José Sócrates recebe hoje o sujeito que aparece na foto ao lado. Irá pedir-lhe que lhe dê algumas lições sobre ditadura?

sábado, 17 de novembro de 2007

Figuras de estilo

«Pela primeira vez há cinco milhões e duzentos mil empregados em Portugal, coisa que não acontecia há décadas.»
José Sócrates, primeiro-ministro de Portugal, 15.11.07

segunda-feira, 29 de outubro de 2007

sexta-feira, 6 de julho de 2007

Vale a pena

Vale a pena ler o artigo de Baptista Bastos de hoje no «Jornal de Negócios». E o de Sexta-feira passada a mesma coisa. São duas peças notáveis sobre o actual estado (sujo, bastante sujo) da governação em Portugal.

sábado, 30 de junho de 2007

Vasco Pulido Valente, hoje no «Público»

Vasco Pulido Valente, hoje no «Público», sobre o caso lamentável (mais um) de Vieira do Minho… «A moral da história é simples: o PS, que os portugueses se habituaram a ver como o defensor da liberdade e da democracia, não passa hoje de um partido intolerante e persecutório, que age por denúncia (aqui como na DREN) e tem uma rede potencial de esbirros, pronta a punir e a liquidar qualquer português por puro delito de opinião. Pior ainda, personagens como Correia de Campos colaboram pessoalmente nesta lamentável empresa de intimidação. Não admira. Nem o eng. Sócrates nem o dr. Cavaco manifestamente compreendem que a repressão da dissidência e da crítica começa a corromper o regime e torna inevitável o futuro ‘saneamento’ dos ‘saneadores’. O silêncio de cima encoraja o miserável trabalho de baixo. Em Portugal, a colaboração do Estado com os pequenos pides do PS já não é uma vergonha.»
Cavaco metido ao barulho é uma novidade. Mas Vasco Pulido Valente até poderá ter razão ao metê-lo (e tem, seguramente, no resto, até naquilo dos «pequenos pides», a que eventualmente poderia chamar «pequenos bufos», por uma questão de exactidão); ele, Cavaco, com o perfil que se lhe conhece, não me parece que esteja muito incomodado com este estado de coisas.
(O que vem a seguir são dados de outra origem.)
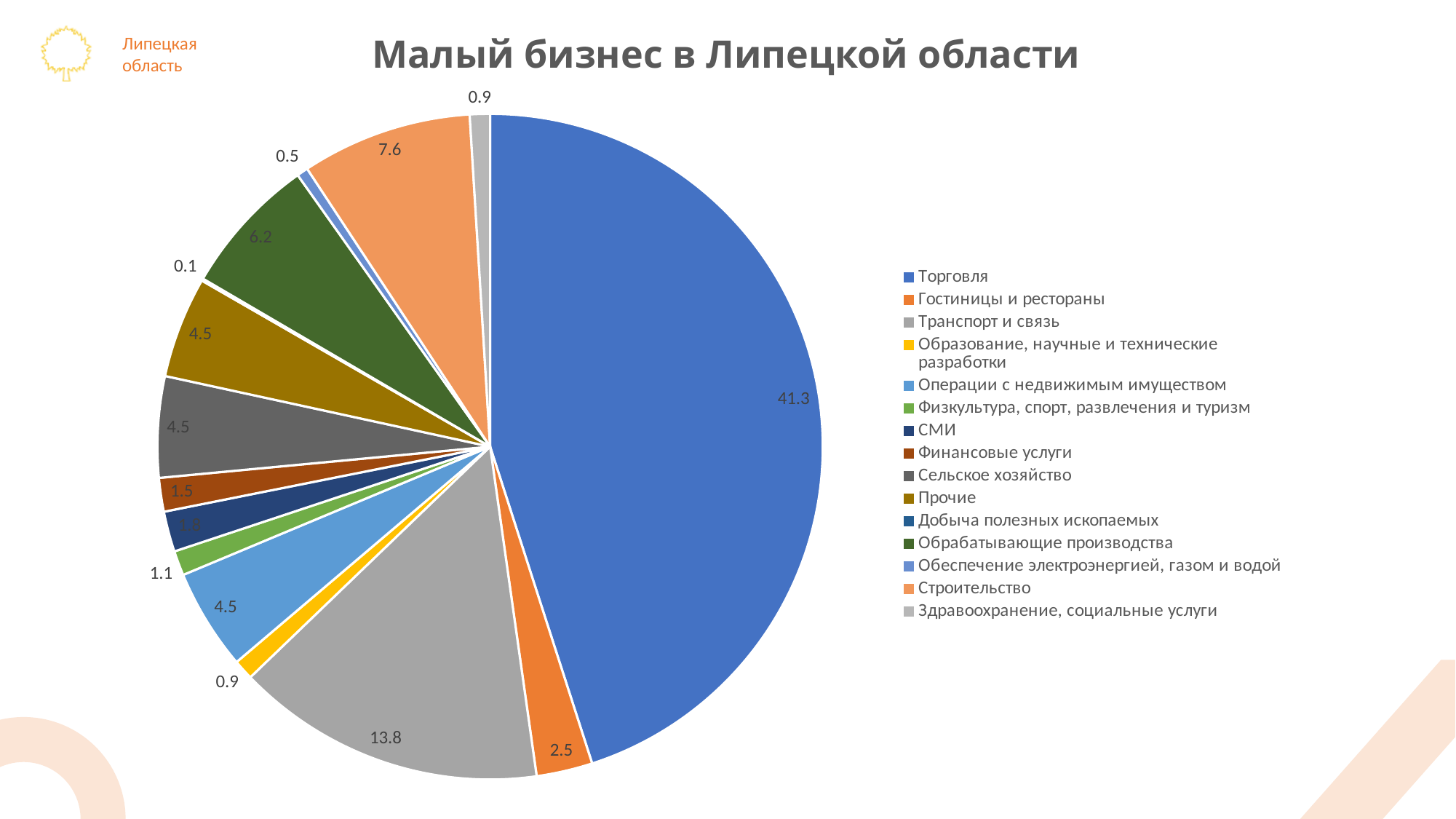
What is the value shown for Обрабатывающие производства? 6.2 Which category has the smallest slice of the pie? Добыча полезных ископаемых Which category has the largest slice of the pie? Торговля What is the value shown for Строительство? 7.6 How many categories does the legend list? 15 What is the value shown for Гостиницы и рестораны? 2.5 What is the value shown for Транспорт и связь? 13.8 What is the difference between the values for Торговля and Транспорт и связь? 27.5 Which is larger, the value for Строительство or the value for Обрабатывающие производства? Строительство What is the value shown for Торговля? 41.3 What kind of chart is shown on the slide? pie chart What is the title of the chart? Малый бизнес в Липецкой области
Vamos a ver se contraria esta impressão…

quarta-feira, 27 de junho de 2007

Santana apresenta

Pedro Santana Lopes esteve fantástico a fazer a apresentação do livro de Joel Neto de que falo ali abaixo. Tenho de confessar aqui que durante a sessão (ontem ao fim da tarde) pensei numa coisa; uma interrogação… Como seria a apresentação do livro feita por José Sócrates, Durão Barroso, António Guterres ou até Cavaco Silva? – sim, pode-se recuar até aos tempos de Cavaco primeiro-ministro.